呼吸数と呼吸の性状を観察して異常がなければ急変は今のところ考えにくいってことです。

急変の起こるサインって、急変の起こる数時間前に前兆として何らかの変化が起こることが分かっていまして、そのサインが「呼吸の回数増加」と言えるわけです。

デジタル機器が無くても脈拍触知で急変の前兆は判断できる

pulse次に重要なのは「脈拍触知」です。実際に呼吸状態を目視しながら脈拍触知するだけで一石二鳥の情報収集ができます。

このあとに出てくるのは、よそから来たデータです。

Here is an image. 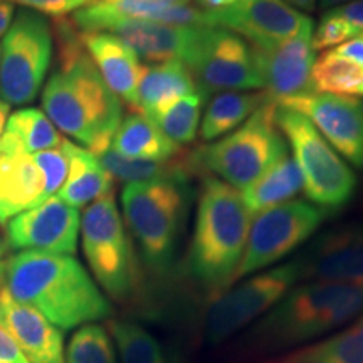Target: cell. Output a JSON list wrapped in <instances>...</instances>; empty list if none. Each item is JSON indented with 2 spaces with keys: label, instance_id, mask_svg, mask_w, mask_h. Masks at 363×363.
I'll use <instances>...</instances> for the list:
<instances>
[{
  "label": "cell",
  "instance_id": "6da1fadb",
  "mask_svg": "<svg viewBox=\"0 0 363 363\" xmlns=\"http://www.w3.org/2000/svg\"><path fill=\"white\" fill-rule=\"evenodd\" d=\"M56 67L43 91L45 116L86 150L99 155L111 147L123 120L120 98L108 88L72 21L56 19Z\"/></svg>",
  "mask_w": 363,
  "mask_h": 363
},
{
  "label": "cell",
  "instance_id": "7a4b0ae2",
  "mask_svg": "<svg viewBox=\"0 0 363 363\" xmlns=\"http://www.w3.org/2000/svg\"><path fill=\"white\" fill-rule=\"evenodd\" d=\"M9 296L71 330L110 318L111 303L74 256L22 251L6 262L2 279Z\"/></svg>",
  "mask_w": 363,
  "mask_h": 363
},
{
  "label": "cell",
  "instance_id": "3957f363",
  "mask_svg": "<svg viewBox=\"0 0 363 363\" xmlns=\"http://www.w3.org/2000/svg\"><path fill=\"white\" fill-rule=\"evenodd\" d=\"M363 315V284H294L244 337L251 353H279L301 348L343 328Z\"/></svg>",
  "mask_w": 363,
  "mask_h": 363
},
{
  "label": "cell",
  "instance_id": "277c9868",
  "mask_svg": "<svg viewBox=\"0 0 363 363\" xmlns=\"http://www.w3.org/2000/svg\"><path fill=\"white\" fill-rule=\"evenodd\" d=\"M251 222L240 190L211 175L202 180L185 269L211 299L234 284Z\"/></svg>",
  "mask_w": 363,
  "mask_h": 363
},
{
  "label": "cell",
  "instance_id": "5b68a950",
  "mask_svg": "<svg viewBox=\"0 0 363 363\" xmlns=\"http://www.w3.org/2000/svg\"><path fill=\"white\" fill-rule=\"evenodd\" d=\"M190 182L157 180L126 184L123 217L147 269L165 278L174 269L187 224Z\"/></svg>",
  "mask_w": 363,
  "mask_h": 363
},
{
  "label": "cell",
  "instance_id": "8992f818",
  "mask_svg": "<svg viewBox=\"0 0 363 363\" xmlns=\"http://www.w3.org/2000/svg\"><path fill=\"white\" fill-rule=\"evenodd\" d=\"M288 155V143L276 123V103L267 98L229 135L190 153L194 170H206L230 187L244 190Z\"/></svg>",
  "mask_w": 363,
  "mask_h": 363
},
{
  "label": "cell",
  "instance_id": "52a82bcc",
  "mask_svg": "<svg viewBox=\"0 0 363 363\" xmlns=\"http://www.w3.org/2000/svg\"><path fill=\"white\" fill-rule=\"evenodd\" d=\"M276 123L301 172L308 202L328 214L347 206L357 190L350 165L301 113L276 103Z\"/></svg>",
  "mask_w": 363,
  "mask_h": 363
},
{
  "label": "cell",
  "instance_id": "ba28073f",
  "mask_svg": "<svg viewBox=\"0 0 363 363\" xmlns=\"http://www.w3.org/2000/svg\"><path fill=\"white\" fill-rule=\"evenodd\" d=\"M81 234L84 257L103 291L118 303L133 299L140 272L115 194L110 192L89 203L81 220Z\"/></svg>",
  "mask_w": 363,
  "mask_h": 363
},
{
  "label": "cell",
  "instance_id": "9c48e42d",
  "mask_svg": "<svg viewBox=\"0 0 363 363\" xmlns=\"http://www.w3.org/2000/svg\"><path fill=\"white\" fill-rule=\"evenodd\" d=\"M52 52L54 34L48 19L21 9L0 48V99L9 106L33 103L48 76Z\"/></svg>",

脈拍触知はデジタル機器が普及してからは実測値として測定する機会が減ってきているのは間違いないはずです。そこに落とし穴がありますので、呼吸状態とセットで脈拍触知をするとより急変の前兆を広く拾えるようになります。

例えば低血圧状態の場合、ショック状態に陥っている場合でもこの脈拍触知を行えば、橈骨動脈が触れるかどうかである程度の血圧が推測できるので便利です。

脈拍触知でもう一つ重要なサインが分かりますが、それは不整脈ですね。

以前実際にあったことですけど重症患者さんでモニター管理しているのに脈拍が150回/分台とかでタキっている患者さんがいました。でも実測で脈をとってみると50~60回/分で脈も触れにくくなっていました。結局その患者さんは心不全で専門施設に転院した症例がありました。

モニター管理しているからといって安心はできませんね。過度に不整脈を拾い過ぎて原因が隠されてしまういい症例ではないでしょうか。

急変時の対応や新人看護師が必要な知識をもっと知りたいという方にお勧めの本はこちら。実践向きで即役に立つ知識がぎっしり詰まってますよ。

まとめ

バイタルサインで急変をキャッチする前に出来ることについて書きました。まずは呼吸状態を把握すること。急変の前兆はまず呼吸に現れるわけです。

次に脈拍の触知で触れるか不整脈がないか、実測値の重要性が分かったかと思います。モニターやデジタル機器は便利でスピーディーに、かつ継続してモニタリングできる一方で見逃してしまう危険なピンフォールがあるということを念頭に入れておきたいと言えますね。